"""

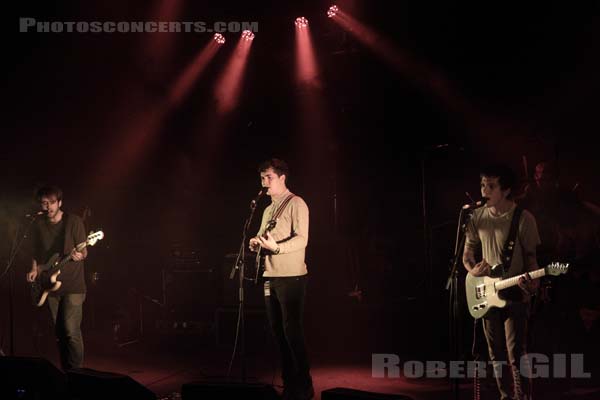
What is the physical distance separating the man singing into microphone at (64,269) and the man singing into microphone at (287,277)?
1.95m

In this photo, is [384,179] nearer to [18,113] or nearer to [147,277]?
[147,277]

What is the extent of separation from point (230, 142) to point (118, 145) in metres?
1.84

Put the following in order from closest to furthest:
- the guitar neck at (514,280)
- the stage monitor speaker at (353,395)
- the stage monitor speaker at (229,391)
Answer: the stage monitor speaker at (353,395)
the stage monitor speaker at (229,391)
the guitar neck at (514,280)

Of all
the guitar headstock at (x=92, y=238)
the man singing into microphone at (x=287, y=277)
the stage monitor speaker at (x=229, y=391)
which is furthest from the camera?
the guitar headstock at (x=92, y=238)

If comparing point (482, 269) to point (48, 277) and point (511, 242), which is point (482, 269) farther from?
point (48, 277)

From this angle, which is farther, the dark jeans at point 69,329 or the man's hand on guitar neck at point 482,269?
the dark jeans at point 69,329

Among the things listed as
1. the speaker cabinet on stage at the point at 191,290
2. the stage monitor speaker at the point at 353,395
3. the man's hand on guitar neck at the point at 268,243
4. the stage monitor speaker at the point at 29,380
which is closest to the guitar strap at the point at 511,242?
the man's hand on guitar neck at the point at 268,243

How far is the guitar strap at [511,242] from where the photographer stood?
4.91 m

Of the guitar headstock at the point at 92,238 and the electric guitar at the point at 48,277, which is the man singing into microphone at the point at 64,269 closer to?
the electric guitar at the point at 48,277

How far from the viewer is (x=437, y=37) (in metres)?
9.19

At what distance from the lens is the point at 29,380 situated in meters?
3.97

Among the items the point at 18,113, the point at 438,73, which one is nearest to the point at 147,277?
the point at 18,113

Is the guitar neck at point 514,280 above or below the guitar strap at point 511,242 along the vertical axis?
below

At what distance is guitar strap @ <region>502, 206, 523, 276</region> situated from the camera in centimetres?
491
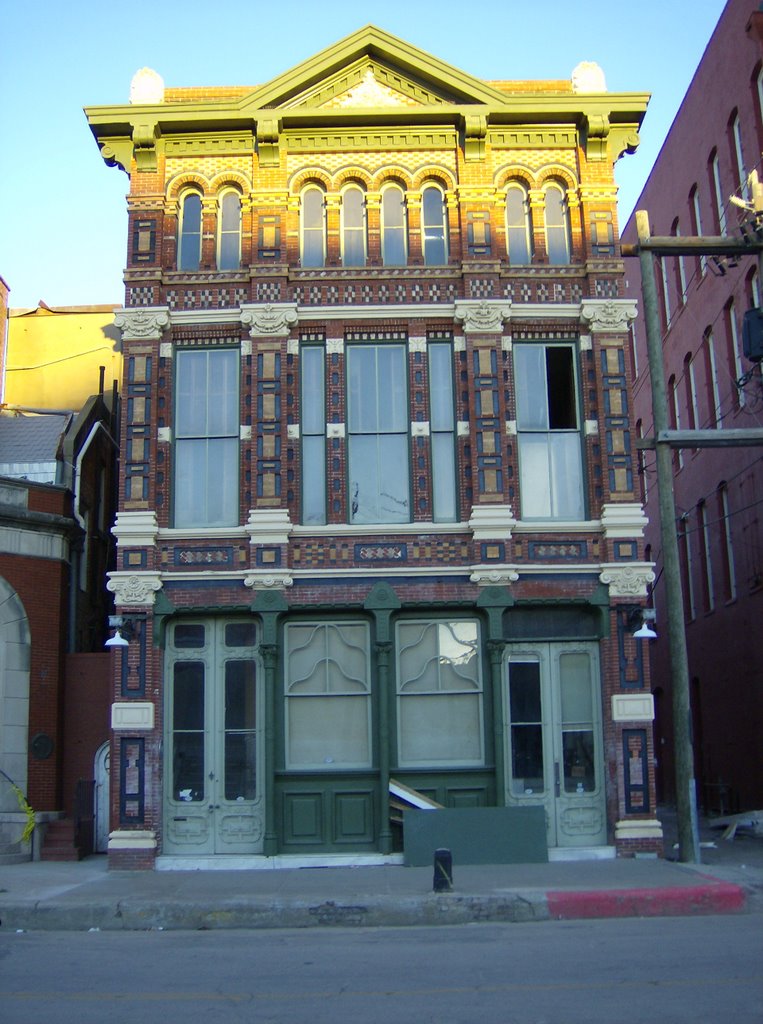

"""

● **Work instructions**: In the listing above, how many lines contain the word "this"? Reply with the number alone.

● **Exercise response**: 2